My Papaw was a carpenter by trade and lived in the suburbs of North Miami. His tiny backyard always had chickens, fruit trees, and a small garden. Slowly, my backyard is beginning to look the same.

This year, I tried my hand at gardening. I live in town but have a large yard, though most of it is in the shade. So I bought three huge plastic pots, 5 tomato plants of varying verities, 3 bell pepper plants, and an olive tree.

The olive tree, to my surprise, actually produced two tiny olives. However, it turned out, that olive trees need lovers to pollinate and I only had the one tree. It did well at first but seems to be dying now - perhaps from loneliness - perhaps it just needs a bigger pot. Either way, I don't think it's going to make it.

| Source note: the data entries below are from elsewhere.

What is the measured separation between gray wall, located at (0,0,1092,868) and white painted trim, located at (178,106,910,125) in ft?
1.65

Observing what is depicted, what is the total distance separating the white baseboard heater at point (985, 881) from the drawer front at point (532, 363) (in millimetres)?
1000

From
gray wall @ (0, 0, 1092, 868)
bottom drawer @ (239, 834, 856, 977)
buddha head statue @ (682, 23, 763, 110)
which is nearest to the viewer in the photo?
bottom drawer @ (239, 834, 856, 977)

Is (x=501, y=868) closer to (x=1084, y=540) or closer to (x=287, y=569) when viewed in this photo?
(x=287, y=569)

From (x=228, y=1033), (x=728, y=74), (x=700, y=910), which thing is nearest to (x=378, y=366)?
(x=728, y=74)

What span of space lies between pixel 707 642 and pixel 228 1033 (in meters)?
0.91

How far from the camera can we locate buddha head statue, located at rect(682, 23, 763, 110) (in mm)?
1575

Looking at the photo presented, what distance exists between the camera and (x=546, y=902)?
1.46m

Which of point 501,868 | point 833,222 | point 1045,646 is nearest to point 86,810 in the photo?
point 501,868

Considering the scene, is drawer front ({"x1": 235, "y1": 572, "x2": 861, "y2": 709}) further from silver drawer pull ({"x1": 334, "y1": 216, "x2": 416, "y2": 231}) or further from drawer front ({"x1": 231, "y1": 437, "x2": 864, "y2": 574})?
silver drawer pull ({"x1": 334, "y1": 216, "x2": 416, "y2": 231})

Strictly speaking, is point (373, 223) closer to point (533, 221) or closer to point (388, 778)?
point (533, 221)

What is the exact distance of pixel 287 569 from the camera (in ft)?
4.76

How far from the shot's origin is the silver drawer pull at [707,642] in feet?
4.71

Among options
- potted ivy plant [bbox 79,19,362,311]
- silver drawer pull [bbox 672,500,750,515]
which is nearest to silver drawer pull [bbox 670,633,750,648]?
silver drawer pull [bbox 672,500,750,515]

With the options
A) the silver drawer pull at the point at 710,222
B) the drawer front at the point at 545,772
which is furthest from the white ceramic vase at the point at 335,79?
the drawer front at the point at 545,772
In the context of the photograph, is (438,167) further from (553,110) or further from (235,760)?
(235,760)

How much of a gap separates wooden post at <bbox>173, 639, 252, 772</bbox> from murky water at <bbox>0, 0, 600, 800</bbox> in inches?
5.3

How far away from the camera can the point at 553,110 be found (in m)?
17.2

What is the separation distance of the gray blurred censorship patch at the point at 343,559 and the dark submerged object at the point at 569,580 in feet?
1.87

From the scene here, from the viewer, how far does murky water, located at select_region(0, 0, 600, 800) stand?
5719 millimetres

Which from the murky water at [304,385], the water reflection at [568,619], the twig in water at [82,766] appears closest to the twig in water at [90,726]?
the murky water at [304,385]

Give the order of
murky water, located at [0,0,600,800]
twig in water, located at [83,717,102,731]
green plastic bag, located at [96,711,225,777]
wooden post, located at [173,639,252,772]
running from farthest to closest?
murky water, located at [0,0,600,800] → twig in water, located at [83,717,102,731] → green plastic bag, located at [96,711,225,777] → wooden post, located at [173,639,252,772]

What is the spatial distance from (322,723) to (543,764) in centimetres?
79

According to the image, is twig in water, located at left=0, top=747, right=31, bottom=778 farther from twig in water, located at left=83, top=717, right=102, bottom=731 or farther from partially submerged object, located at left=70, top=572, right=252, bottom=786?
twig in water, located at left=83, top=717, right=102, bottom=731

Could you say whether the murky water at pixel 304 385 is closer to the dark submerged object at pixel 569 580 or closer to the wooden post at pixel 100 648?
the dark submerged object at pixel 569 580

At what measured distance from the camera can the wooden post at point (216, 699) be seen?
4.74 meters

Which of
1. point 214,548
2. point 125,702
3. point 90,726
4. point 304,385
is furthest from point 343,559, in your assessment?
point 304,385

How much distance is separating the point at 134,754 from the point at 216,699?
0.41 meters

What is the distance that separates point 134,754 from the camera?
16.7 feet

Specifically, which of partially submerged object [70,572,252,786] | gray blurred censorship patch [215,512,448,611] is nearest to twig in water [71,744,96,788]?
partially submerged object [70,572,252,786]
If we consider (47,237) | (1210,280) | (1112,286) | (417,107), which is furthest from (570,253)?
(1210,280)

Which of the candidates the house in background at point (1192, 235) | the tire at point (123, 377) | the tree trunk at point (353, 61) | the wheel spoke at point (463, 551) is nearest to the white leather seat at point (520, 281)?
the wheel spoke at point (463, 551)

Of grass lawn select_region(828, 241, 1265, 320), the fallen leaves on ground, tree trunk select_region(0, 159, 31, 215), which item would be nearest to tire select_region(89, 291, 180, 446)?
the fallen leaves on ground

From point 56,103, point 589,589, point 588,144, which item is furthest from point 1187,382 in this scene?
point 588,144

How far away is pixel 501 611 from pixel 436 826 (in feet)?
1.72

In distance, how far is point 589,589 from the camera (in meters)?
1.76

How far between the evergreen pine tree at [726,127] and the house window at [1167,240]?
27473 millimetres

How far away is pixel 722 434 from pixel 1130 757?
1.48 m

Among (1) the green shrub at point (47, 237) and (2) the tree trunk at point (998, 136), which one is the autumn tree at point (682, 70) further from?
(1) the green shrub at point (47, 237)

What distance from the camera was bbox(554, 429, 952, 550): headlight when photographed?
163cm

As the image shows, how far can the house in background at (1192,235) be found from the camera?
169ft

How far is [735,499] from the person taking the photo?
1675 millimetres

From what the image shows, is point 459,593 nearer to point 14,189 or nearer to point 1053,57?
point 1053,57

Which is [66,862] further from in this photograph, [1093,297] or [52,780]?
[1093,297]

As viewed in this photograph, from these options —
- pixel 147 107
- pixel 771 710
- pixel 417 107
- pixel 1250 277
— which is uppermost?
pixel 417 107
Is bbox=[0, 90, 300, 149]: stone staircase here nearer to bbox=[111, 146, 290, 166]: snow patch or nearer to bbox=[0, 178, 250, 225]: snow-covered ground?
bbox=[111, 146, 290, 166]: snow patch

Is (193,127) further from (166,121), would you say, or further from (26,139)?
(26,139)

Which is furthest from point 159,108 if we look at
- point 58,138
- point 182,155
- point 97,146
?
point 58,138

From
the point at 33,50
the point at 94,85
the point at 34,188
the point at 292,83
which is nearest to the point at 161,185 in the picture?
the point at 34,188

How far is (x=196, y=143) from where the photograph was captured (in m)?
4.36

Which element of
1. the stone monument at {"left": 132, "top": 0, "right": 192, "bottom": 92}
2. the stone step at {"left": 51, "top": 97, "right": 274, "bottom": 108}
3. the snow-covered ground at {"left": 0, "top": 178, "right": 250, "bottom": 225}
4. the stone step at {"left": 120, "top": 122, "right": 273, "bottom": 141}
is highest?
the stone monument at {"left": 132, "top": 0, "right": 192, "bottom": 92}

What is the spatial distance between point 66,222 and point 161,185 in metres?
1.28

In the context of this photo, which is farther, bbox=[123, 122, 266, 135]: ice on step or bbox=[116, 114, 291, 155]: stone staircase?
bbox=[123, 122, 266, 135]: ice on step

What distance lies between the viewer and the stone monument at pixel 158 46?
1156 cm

I planted the rest of the plants in the other two pots and placed them in the sunniest part of the yard. I know - way too many plants in each pot.

I used the mulch I had been making all winter. A combination of pine chips, hay, food scraps, and chicken shit. Since I didn't have enough, I filled the bottom 1/3 of the pot with hay, covered that with news paper, covered that with mulch, then added a little potting soil on top of that.

The bell peppers never seemed to grow. They hung in there for a a month or two but eventually gave up the struggle.

My cheery tomatoes where the first to bloom and I got about 20 little tomatoes. Then the plant turned brown and died. We've had a lot of rain this year, but on the dry days I always watered my plants.

I read somewhere not to splash the water on the soil as this could cause fungus in the soil to get on the leaves. So I always did my best not to do that. I also saw on a YouTube video last week that you should trim the bottom leaves and shoots up about 10"-12" to prevent the same issue. I think that information came a little too late.

I think that fungus, did in fact, get to my tomatoes. No matter if the soil was dry or wet, the plants always had brown tipped leaves. Then as the tomatoes began to ripen, the majority of them would split or get black spots on them.

I fed the rotted tomatoes to the chickens, while struggling to harvest enough good tomatoes to make so much as a single bowl of bruschetta.

I'm not upset, it was my first try. Next year, I will do better.
1. More potting soil.
2. Only one plant per pot.
3. Prune the lower 12".

I bet next year, I'll be swimming in tomatoes.